DOCUMENT SECTION>
--- start ---

# Which coil is the best for flavour using iJust S?



## Hooked (2/10/17)

I'm about to buy an iJust S online (I've been using an iJust Start since I starting vaping a month ago). I also want to stock up on extra coils. Which would be the best in giving good flavour: 0.3, 0,5 or 0.18? Someone on Reddit recommends 0,5 for flavour. Would you agree?

Reactions: Like 1


----------



## Silver (2/10/17)

I dont have the iJust S @Hooked
But the thing to remember is that the lower the resistance, the higher the power and intensity of the vape

I would think the 0.5 would give the milder vape
The 0.18 would likely be more "beastly" and intense, but it would also guzzle way more juice and battery life

Reactions: Agree 1 | Informative 1


----------



## Friep (2/10/17)

Something to consider is getting the rba for the tank and maybe a 510 and start building your own coils it sounds realy scary in the beginning but the flavour on the coils you build yourself is unmatched. Building your own coils will save some money in the long run. I still remember my first vape on a coil I built myself not realy built but wicked on the kanger rba for the toptank mini. They come with two coils and some wicking material. The flavour was far superior to the commercial coils. From there on out been building my own coils and never looked back.

Reactions: Like 1


----------



## Hooked (2/10/17)

Silver said:


> I dont have the iJust S @Hooked
> But the thing to remember is that the lower the resistance, the higher the power and intensity of the vape
> 
> I would think the 0.5 would give the milder vape
> The 0.18 would like be more "beastly" and intense, but it would also guzzle way more juice and battery life



Thanks for the advice, @Silver!

Reactions: Like 2


----------



## Hooked (2/10/17)

--- end ---

GIVEN ENTRIES>
--- start ---

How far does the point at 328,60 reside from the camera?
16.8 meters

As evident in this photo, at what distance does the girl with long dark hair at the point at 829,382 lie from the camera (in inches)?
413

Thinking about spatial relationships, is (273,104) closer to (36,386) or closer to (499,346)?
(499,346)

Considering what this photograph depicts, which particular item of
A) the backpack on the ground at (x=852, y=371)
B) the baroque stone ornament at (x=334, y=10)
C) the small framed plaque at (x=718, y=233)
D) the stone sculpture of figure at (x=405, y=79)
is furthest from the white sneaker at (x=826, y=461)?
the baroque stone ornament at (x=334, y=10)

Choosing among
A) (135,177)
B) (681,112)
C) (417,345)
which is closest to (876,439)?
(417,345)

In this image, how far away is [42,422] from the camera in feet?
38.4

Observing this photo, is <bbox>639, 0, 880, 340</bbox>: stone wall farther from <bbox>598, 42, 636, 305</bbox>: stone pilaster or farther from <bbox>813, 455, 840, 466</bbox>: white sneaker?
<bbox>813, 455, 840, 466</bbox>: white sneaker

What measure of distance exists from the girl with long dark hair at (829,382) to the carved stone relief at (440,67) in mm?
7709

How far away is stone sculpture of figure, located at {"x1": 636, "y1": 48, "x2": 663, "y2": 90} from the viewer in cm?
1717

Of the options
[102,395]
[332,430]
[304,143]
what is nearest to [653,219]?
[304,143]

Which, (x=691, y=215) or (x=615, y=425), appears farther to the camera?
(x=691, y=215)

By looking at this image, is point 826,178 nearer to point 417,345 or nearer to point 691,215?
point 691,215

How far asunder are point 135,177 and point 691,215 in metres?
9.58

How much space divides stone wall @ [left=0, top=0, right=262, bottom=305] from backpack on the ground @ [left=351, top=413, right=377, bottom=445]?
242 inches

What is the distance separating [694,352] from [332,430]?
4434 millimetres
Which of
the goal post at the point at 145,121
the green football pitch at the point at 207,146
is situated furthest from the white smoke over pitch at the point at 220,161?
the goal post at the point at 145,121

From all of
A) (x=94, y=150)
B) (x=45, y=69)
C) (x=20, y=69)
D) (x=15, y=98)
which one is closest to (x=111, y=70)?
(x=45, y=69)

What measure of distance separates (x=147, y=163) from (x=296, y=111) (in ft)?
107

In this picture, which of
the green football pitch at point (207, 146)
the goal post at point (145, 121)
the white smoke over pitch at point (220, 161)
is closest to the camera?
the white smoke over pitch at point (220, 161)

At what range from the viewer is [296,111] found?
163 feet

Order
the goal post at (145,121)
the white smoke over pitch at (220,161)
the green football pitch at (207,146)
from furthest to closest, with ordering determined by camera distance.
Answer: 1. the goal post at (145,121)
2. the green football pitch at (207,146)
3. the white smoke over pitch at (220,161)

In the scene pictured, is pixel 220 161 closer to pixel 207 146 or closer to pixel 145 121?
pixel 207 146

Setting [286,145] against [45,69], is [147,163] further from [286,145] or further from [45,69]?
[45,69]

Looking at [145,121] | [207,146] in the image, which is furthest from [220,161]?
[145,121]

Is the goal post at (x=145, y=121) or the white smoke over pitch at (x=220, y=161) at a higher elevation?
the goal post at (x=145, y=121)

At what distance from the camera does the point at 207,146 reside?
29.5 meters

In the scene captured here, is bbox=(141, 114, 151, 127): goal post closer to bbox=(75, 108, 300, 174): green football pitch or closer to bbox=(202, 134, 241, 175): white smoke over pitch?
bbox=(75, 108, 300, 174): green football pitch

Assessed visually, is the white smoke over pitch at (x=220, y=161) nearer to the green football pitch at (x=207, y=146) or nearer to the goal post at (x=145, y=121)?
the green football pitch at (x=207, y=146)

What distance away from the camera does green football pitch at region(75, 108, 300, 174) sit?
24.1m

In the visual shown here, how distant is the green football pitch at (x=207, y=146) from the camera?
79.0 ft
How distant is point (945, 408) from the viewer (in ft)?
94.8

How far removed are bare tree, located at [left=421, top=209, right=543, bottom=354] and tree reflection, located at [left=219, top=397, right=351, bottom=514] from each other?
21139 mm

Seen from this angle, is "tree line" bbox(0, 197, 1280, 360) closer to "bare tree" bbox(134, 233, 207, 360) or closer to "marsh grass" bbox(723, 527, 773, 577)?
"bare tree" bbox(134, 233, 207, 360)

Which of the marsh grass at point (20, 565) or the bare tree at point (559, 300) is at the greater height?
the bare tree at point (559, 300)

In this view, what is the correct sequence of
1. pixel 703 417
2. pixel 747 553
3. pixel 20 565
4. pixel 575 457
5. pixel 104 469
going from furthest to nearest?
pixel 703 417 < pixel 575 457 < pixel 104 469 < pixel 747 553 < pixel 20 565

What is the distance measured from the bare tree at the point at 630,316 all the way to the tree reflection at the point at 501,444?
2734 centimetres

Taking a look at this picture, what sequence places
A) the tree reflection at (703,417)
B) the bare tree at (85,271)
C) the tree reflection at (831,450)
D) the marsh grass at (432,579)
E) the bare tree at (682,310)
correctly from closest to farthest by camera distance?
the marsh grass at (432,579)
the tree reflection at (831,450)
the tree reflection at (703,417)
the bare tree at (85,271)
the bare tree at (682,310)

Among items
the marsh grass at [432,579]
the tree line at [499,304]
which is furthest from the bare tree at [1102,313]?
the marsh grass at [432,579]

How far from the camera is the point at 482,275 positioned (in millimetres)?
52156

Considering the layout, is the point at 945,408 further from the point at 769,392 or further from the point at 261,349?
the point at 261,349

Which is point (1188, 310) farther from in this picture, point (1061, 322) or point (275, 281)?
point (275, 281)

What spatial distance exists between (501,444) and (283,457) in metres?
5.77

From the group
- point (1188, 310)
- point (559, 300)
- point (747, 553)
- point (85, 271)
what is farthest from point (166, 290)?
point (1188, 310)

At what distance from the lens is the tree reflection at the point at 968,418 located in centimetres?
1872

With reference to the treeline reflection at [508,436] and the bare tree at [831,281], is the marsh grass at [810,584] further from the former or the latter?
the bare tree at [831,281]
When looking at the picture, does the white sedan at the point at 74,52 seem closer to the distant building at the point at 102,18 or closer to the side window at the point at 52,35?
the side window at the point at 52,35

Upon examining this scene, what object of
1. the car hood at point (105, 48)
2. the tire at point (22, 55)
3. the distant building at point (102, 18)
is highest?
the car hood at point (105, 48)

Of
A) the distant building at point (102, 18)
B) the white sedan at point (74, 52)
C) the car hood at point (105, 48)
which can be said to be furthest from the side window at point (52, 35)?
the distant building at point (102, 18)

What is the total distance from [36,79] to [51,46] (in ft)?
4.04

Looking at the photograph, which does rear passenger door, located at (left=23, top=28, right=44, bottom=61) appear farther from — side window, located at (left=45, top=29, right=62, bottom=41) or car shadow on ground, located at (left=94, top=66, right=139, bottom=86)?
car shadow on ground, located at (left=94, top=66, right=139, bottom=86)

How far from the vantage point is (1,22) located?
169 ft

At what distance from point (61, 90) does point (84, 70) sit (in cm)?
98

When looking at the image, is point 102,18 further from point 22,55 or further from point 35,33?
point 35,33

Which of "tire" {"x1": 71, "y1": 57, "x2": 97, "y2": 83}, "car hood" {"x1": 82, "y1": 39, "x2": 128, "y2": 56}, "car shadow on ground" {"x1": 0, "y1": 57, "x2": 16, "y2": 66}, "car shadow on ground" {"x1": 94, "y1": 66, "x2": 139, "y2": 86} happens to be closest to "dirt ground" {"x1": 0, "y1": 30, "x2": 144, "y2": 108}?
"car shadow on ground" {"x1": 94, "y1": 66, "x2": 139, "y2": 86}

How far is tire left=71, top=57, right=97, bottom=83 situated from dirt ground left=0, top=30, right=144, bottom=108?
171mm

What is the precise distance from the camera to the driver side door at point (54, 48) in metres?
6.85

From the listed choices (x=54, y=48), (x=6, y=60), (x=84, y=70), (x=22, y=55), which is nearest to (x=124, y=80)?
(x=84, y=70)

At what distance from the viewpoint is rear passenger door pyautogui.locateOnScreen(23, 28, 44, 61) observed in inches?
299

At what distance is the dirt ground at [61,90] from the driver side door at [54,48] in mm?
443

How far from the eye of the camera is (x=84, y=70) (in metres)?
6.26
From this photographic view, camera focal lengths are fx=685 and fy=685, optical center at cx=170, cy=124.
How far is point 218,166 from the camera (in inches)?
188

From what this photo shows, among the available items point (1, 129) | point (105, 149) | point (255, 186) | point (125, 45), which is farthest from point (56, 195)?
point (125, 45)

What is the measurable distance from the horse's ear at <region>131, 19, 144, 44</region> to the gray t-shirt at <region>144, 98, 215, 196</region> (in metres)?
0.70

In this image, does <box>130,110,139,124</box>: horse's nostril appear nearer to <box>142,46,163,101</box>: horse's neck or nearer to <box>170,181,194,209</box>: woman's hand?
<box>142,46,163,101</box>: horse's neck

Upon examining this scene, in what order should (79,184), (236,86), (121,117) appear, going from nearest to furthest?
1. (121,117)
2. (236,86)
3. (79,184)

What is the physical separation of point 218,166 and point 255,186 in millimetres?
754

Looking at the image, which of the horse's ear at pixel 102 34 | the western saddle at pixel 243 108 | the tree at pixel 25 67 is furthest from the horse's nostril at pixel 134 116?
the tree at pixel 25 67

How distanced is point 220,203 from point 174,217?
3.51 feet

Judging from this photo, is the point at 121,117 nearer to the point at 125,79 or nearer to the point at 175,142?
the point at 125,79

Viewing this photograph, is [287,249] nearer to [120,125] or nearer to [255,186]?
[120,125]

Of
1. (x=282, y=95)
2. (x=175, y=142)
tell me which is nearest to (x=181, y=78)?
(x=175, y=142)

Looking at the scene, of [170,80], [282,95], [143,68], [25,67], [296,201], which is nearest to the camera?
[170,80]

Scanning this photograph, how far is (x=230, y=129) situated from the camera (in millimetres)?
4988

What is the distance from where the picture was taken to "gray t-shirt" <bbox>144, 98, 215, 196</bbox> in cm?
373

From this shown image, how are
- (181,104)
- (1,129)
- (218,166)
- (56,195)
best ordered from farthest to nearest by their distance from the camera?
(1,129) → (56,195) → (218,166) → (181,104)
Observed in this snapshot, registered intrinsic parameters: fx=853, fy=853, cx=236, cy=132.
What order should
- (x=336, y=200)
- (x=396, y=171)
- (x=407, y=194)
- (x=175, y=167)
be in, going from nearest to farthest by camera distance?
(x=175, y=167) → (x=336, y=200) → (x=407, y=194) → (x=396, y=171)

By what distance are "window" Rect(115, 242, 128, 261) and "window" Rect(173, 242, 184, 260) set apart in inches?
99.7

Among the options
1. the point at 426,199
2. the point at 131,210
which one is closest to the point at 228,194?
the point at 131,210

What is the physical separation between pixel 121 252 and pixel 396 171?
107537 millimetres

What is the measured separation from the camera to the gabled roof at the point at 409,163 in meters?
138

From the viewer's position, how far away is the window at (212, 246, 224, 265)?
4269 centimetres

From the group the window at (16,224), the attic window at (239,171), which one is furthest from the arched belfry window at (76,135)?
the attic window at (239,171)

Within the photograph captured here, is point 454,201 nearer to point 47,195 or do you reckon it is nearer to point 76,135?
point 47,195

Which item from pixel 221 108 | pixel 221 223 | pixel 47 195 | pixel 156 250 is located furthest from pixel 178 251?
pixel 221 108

--- end ---

YOUR OBJECTIVE>
In the forum thread on iJust S coils, which RBA came with two coils and some wicking material?

TASK RESULT>
The Kanger RBA for the Toptank Mini.